Last July, Supervisor Catherine Stefani proposed renaming Sonora Lane, located just south of Geary Boulevard and east of Masonic Avenue, as Vicha Ratanapakdee Way.
Ratanapakdee, who was raised in Thailand, feels compelled to speak out so people don’t forget the gentle, bespectacled man who doted on his young grandsons and encouraged her to pursue her education in America.
“I really want my father’s death to not be in vain,” said Ratanapakdee, 49, a food safety inspector with the San Francisco Unified School District. “I wouldn’t want anyone to feel this pain.”
Asians in America have long been subject to prejudice and discrimination, but the attacks escalated sharply after the coronavirus first appeared in late 2019 in Wuhan, China.

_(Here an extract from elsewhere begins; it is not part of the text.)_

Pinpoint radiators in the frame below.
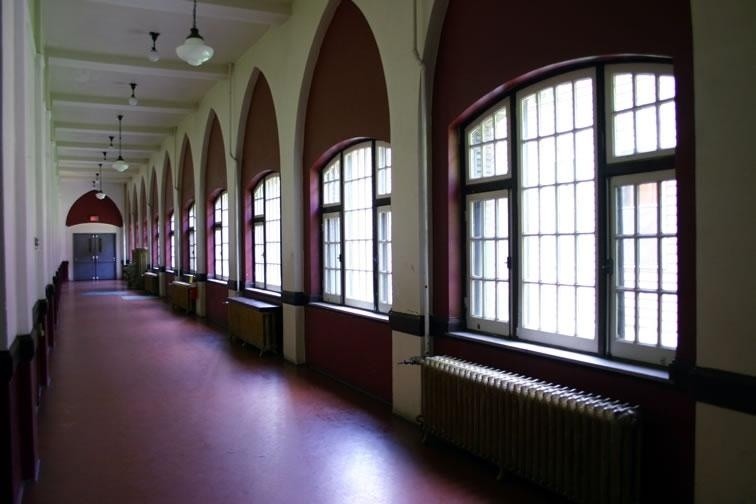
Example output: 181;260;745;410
419;355;640;504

More than 10,000 hate incidents against Asian Americans and Pacific Islanders were reported to the Stop AAPI Hate coalition from March 2020 through September 2021. The incidents involved shunning, racist taunting and physical assaults.
In San Francisco and elsewhere, news reports showed video and photos of older Asian people robbed and knocked down, bruised and stabbed on public streets.

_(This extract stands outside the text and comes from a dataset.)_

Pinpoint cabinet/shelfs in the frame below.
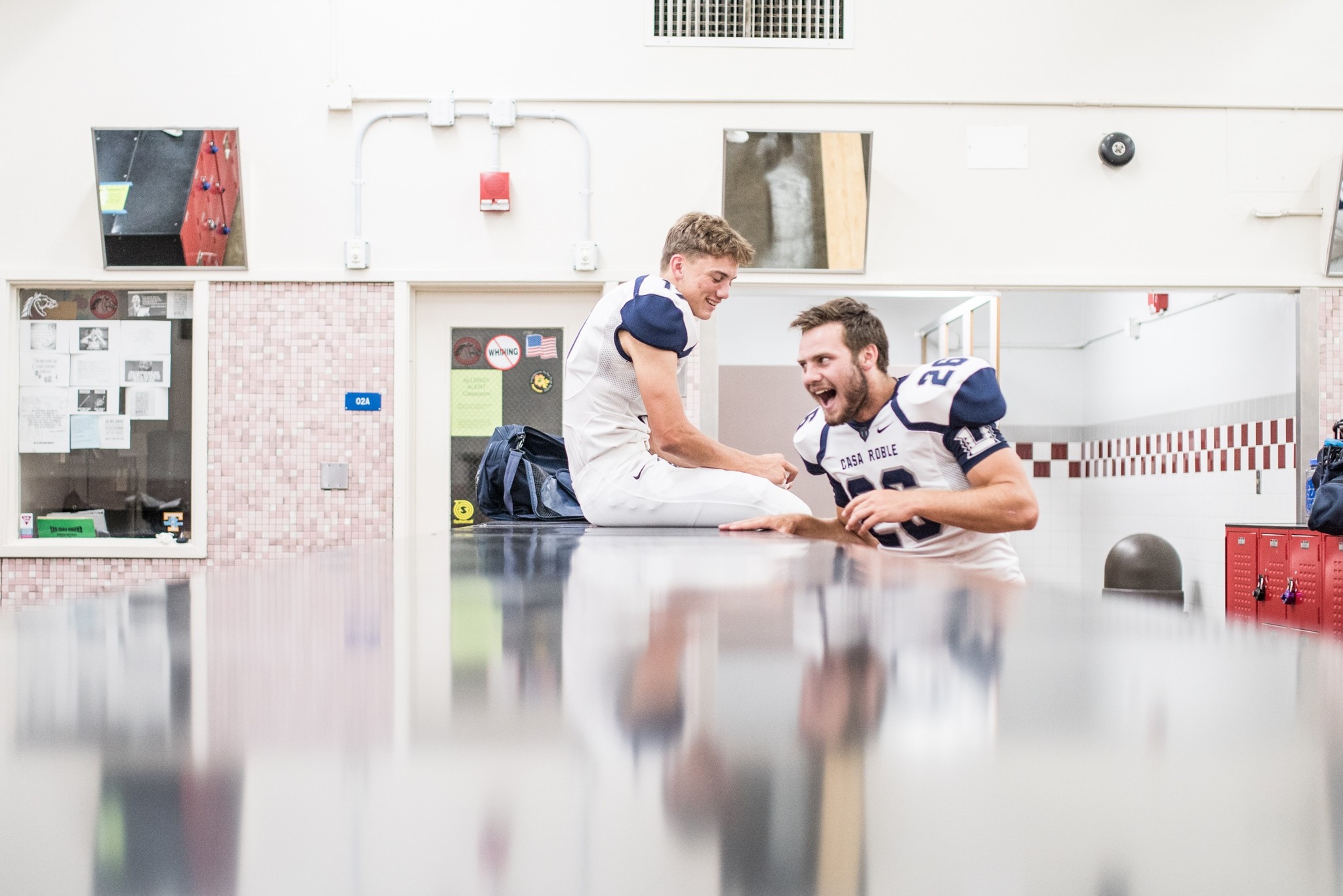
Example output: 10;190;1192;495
94;130;240;266
1223;523;1343;647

Last week, San Francisco Mayor London Breed and Police Chief Bill Scott highlighted a surge in hate crimes against the city’s Asian-American and Pacific-Islander (AAPI) communities as seen in new statistics from the police department.
At a Tuesday press conference in the city’s Chinatown district, Breed and Scott spoke about the preliminary police data which shows the number of AAPI hate crime victims in San Francisco rose from nine in 2020 to 60 victims in 2021, nearly a 600% increase.
Breed said the data doesn’t even tell the whole story and pledged to work with the police department to heighten protection and awareness, especially as the Lunar New Year celebrations approach.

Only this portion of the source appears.